Scotland will not be offered devo max after a No vote – here’s why

Gordon Brown has lead way in proposing a new deal for Scots in the event of a No. Danny Lawson/PA

In the current debate on independence, journalists and commentators regularly claim that “devo max” is the favoured option of a majority of the Scottish people, and some express an expectation that this will be the result of inter-party discussions between unionists that have been promised by Gordon Brown in the event of a No vote. In recent days, there has even been talk of “devo supermax”. This is strange. Very few people actually know what devo max means.

It is in fact an independent model which was proposed by the Scottish National Party (SNP) as a fallback position for independence.

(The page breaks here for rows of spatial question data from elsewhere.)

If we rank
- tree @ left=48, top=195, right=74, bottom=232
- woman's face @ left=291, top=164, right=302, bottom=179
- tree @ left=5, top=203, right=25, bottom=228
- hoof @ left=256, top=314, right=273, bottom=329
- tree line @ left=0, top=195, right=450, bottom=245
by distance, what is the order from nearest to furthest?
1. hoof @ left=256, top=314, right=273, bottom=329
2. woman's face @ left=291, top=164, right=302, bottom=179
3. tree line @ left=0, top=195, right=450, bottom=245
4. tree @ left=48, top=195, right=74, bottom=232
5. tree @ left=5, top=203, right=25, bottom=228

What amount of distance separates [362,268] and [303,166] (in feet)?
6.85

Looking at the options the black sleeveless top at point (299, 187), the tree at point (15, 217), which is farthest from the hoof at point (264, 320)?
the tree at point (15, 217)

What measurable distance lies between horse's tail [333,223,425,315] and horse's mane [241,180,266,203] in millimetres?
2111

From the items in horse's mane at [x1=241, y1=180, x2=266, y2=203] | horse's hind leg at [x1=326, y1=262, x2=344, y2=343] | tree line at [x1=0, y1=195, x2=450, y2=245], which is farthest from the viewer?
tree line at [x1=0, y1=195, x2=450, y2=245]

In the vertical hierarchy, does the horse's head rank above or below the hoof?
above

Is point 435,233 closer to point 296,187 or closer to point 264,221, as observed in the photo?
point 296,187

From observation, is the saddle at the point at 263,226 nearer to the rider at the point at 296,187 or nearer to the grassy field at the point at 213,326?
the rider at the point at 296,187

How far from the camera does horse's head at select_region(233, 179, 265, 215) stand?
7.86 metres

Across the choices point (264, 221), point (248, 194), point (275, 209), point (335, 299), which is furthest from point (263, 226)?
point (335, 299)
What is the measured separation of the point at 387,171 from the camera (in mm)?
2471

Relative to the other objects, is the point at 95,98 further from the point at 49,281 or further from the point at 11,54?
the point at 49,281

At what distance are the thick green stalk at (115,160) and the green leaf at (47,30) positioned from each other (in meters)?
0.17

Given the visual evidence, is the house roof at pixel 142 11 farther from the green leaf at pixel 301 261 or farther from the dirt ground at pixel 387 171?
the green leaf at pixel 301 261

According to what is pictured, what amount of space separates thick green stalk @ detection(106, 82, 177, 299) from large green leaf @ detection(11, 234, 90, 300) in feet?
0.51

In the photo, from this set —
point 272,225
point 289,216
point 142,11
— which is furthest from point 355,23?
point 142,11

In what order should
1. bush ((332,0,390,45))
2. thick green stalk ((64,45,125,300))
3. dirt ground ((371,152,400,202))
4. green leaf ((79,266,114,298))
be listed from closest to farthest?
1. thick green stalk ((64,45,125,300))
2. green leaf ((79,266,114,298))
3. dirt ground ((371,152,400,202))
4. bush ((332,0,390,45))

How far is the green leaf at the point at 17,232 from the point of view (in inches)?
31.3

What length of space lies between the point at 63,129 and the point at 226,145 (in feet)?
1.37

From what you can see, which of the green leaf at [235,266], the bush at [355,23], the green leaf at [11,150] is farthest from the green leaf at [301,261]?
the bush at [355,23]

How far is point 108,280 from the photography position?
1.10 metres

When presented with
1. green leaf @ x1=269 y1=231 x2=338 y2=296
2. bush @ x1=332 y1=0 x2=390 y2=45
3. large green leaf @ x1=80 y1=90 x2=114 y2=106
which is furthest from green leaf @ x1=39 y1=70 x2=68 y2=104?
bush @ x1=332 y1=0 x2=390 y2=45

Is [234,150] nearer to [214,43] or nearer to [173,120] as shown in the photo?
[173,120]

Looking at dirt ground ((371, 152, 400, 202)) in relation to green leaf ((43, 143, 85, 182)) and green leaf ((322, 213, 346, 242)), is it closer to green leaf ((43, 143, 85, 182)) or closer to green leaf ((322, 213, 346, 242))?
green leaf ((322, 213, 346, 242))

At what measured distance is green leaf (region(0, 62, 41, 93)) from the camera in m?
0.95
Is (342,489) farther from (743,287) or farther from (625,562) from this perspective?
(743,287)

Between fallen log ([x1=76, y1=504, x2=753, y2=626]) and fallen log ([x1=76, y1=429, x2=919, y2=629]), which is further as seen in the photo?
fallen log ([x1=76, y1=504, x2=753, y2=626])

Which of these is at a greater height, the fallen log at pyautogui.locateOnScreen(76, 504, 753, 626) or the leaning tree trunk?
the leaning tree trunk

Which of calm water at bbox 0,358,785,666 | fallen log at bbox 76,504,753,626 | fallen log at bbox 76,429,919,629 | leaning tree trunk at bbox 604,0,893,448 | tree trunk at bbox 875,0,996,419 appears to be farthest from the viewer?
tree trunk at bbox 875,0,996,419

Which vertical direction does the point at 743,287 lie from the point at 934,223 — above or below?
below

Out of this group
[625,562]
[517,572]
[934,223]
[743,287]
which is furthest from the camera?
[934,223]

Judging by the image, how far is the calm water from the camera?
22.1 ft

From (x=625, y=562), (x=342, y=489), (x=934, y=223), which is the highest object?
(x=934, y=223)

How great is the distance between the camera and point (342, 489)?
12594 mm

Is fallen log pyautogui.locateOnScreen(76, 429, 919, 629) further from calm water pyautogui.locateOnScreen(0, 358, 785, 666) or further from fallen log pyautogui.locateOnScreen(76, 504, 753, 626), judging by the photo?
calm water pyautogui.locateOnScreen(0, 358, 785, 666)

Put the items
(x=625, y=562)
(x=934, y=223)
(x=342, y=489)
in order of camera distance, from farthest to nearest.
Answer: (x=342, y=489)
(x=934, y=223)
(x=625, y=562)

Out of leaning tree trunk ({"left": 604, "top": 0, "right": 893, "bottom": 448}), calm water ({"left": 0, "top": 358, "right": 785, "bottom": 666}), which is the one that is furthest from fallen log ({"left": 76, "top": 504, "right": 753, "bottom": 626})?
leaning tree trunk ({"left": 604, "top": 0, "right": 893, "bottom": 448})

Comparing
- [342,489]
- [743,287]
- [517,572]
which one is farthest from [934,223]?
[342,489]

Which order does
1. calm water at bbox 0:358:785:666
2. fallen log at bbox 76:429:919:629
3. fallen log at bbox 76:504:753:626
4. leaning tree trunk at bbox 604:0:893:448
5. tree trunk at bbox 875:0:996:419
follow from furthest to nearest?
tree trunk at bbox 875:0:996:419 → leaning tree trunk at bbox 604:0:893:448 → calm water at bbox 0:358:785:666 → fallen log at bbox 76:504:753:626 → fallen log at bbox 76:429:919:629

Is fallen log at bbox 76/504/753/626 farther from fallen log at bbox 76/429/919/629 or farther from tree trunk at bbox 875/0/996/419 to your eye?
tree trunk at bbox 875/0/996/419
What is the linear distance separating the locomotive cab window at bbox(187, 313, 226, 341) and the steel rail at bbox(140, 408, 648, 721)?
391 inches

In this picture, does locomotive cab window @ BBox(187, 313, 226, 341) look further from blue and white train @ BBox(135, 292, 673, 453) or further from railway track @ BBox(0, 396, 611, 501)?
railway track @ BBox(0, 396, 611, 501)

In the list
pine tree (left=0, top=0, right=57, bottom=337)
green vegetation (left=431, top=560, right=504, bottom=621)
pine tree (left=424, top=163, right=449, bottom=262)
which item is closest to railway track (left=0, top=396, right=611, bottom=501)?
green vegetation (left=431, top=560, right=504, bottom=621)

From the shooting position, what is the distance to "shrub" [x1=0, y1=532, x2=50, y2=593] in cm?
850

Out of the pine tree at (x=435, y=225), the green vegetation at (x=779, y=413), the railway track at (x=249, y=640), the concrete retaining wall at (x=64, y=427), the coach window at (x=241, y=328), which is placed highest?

None of the three main unionist parties supported devo max in their proposals over the past year for transferring more powers to Scotland if it stays in the union.

The Scottish government sees devo max as a means of acquiring fiscal powers to promote economic growth through a more competitive tax regime. It set this out in a 2009 paper, proposing a model which they call full fiscal autonomy. This would make the Scottish parliament responsible for raising, collecting and administering the vast majority of revenues in Scotland – and the vast majority of spending. The Scottish government would make a payment to the UK government for common services such as defence and foreign affairs. The 2009 report described this as “the maximum form of tax and policy devolution short of independence”.

Why devo max is unworkable

The problem is that this is an entirely theoretical model which is incompatible with the British system. This is why it was rejected by the Calman commission, the body set up to look at the options for extending devolution in Scotland. Any additional powers for the Scottish parliament need to be compatible with a fiscal framework that is based on a highly integrated economy with common economic and fiscal policies; a free market in goods and services, capital, labour and knowledge; and similar standards of welfare benefits and public services funded by pooled taxes.

The current UK treasury model is expenditure-based. Budget allocations are made to UK departments and devolved administrations to meet their objectives. This avoids wasteful tax competition, and funding is transferred automatically to assist areas that raise lower levels of taxes than the average.

By contrast, the notion of full fiscal autonomy is tax-based. It means there is no money redistributed from the centre to help boost areas in need. But in particular, the SNP’s obsession with corporation-tax cuts would clearly be unacceptable to the rest of the UK. Calman rejected it as disruptive to the UK economy and to the management of government finances. The same would obviously go for handing over control of VAT or North Sea revenues (which are counted separately from the rest of corporation tax revenues).

The scope for tax variation in the UK is limited. Nor is there any evidence to support the SNP view that this would provide growth. The Scottish government’s own assessment of the impact of its flagship policy of cutting corporation tax is based on economic modelling – an imprecise science. In fact this produces a growth of only 1.4% over 20 years, or 0.07% per annum. This is trivial. It is reckless to argue for this change.

Bye, bye, Barnett

Moving the UK to full fiscal autonomy would end the Barnett formula, the system for transferring spending from London to Scotland, Wales and Northern Ireland. It consistently delivers higher spending to all three devolved administrations. The devo max model would result in real deficits that each administration would have to fund.

What would be beneficial would be some form of Calman plus, with greater control over income tax for accountability purposes and for example through devolution of housing benefit which would permit more efficient housing policy (this would enable the UK to keep the Barnett formula). This is essentially what the three main unionist parties are offering. Scotland has a very high level of welfare spending, which will grow, and therefore benefits from the pooling of resources.

It’s not possible for the unionists to go much further than their existing positions on increased powers without undermining the whole expenditure-based system. What is possible is to reach a swift agreement on new Calman-plus powers that can be implemented shortly after Scotland decides to stay in the union.